Despite the death of digital rights management (DRM) on digital music, Hollywood remains deeply committed to content restrictions on all future video formats, both online and off-line. For example, Real Networks is being sued for its RealDVD product, which permits DVD owners to make portable copies on their laptops. Hollywood is still pushing Congress to enact a "broadcast flag" to restrict over-the-air digital broadcast programs. And online, authorized services like Neflix On Demand and Amazon Unbox use DRMed streaming technologies -- something that Hollywood would like to see on Flash-based platforms like YouTube.
Our guests will be:
Bob Barr represented the 7th District of Georgia in the U. S. House of Representatives from 1995 to 2003, and was the 2008 Libertarian Party nominee for President of the United States. He practices law with the Law Offices of Edwin Marger, and runs a consulting firm, Liberty Strategies, headquartered in Atlanta, Georgia. Barr works tirelessly to help preserve our fundamental right to privacy and our other civil liberties guaranteed in the Bill of Rights.
Fred von Lohmann is a senior staff attorney with the Electronic Frontier Foundation, specializing in intellectual property matters. He has been at the forefront in the fight against the "broadcast flag" for digital television and has worked to secure DMCA exemptions for DVD content shackled by content restrictions.
Paul Sweeting has covered the home entertainment and technology industries for more than 15 years for such publications as Daily Variety, Billboard, Video Business and Publishers Weekly.
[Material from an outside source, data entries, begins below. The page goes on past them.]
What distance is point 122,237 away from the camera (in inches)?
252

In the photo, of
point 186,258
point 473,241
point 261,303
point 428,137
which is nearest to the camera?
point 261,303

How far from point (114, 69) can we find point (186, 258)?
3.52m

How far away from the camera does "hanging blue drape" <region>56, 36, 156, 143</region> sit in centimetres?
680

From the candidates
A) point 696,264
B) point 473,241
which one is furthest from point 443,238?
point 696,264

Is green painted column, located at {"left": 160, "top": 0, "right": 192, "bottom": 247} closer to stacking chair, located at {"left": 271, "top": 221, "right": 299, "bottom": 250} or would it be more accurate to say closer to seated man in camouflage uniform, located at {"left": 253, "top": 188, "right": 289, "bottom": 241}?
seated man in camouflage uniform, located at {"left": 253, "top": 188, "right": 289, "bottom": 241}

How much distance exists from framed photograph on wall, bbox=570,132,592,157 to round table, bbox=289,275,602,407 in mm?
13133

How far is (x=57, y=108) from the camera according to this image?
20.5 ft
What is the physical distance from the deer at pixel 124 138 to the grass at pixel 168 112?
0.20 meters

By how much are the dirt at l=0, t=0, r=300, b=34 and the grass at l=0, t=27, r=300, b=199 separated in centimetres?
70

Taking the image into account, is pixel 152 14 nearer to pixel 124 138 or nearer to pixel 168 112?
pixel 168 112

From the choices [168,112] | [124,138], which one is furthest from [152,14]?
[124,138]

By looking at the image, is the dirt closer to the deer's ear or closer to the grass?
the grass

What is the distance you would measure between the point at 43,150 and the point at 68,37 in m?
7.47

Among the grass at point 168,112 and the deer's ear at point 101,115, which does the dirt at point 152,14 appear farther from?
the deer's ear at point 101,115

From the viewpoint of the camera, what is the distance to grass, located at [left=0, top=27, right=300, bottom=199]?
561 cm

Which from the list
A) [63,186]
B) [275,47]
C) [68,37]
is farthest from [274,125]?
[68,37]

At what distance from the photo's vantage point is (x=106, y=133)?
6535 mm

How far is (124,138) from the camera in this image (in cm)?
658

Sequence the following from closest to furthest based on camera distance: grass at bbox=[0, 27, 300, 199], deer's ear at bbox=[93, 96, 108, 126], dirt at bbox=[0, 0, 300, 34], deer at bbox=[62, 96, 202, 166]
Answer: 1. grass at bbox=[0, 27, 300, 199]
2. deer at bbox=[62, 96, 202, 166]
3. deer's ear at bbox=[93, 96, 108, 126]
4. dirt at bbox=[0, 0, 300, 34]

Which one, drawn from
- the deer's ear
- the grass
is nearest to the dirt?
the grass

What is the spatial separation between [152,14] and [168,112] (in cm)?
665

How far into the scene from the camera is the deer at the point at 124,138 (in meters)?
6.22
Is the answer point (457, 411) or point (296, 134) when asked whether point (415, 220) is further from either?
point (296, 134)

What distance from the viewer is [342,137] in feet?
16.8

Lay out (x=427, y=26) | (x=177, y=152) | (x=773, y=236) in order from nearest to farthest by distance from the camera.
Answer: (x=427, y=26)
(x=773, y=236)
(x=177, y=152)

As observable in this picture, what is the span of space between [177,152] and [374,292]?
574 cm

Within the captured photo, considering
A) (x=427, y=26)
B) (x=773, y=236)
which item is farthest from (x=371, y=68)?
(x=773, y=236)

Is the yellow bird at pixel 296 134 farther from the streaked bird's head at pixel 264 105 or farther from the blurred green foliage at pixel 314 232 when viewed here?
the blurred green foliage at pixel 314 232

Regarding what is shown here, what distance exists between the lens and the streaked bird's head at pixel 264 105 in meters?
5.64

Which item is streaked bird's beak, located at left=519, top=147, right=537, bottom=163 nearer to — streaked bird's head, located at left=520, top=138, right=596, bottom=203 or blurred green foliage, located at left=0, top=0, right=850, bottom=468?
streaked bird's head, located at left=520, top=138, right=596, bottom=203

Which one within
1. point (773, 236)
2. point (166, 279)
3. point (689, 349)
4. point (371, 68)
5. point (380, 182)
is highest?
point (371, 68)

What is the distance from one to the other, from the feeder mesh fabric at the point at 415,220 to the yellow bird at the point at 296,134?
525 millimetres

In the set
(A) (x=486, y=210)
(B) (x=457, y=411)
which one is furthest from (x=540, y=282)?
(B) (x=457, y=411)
His widely read weekly column in Video Business focuses on technology trends, intellectual property issues, Internet and technology policy, and business and financial developments in the home entertainment industries. In 2006 he developed and launched ContentAgenda.com, an online business-to-business news portal and blog site focused on the intersection of entertainment content and digital technology.
Michael Page has represented a wide range of clients in cutting edge litigation in all manner of intellectual property disputes, ranging from the United States Supreme Court, the Federal Circuit, and the Second and Ninth Circuits, to district courts around the country. Until Hollywood sued them out of business, he represented 321 Studios, makers of the popular "DVD X Copy" software used to make back-up copies of DVDs.
Bill Triplett was head of the Washington bureau of the entertainment industry trade paper Variety from 2005 to the end of 2008. Issues, legislation and federal policy regarding piracy, intellectual property rights and digital rights constituted a significant part of the D.C. beat.
The City Club of San Francisco, 155 Sansome, 9th floor, in the Bechtel Room. The City Club is accessible via BART. The City Club is one block from the MONTGOMERY ST. STATION. Exit the station at Sansome Street and walk towards Bush Street. Cross Bush Street and The City Club is located between Bush and Pine Streets.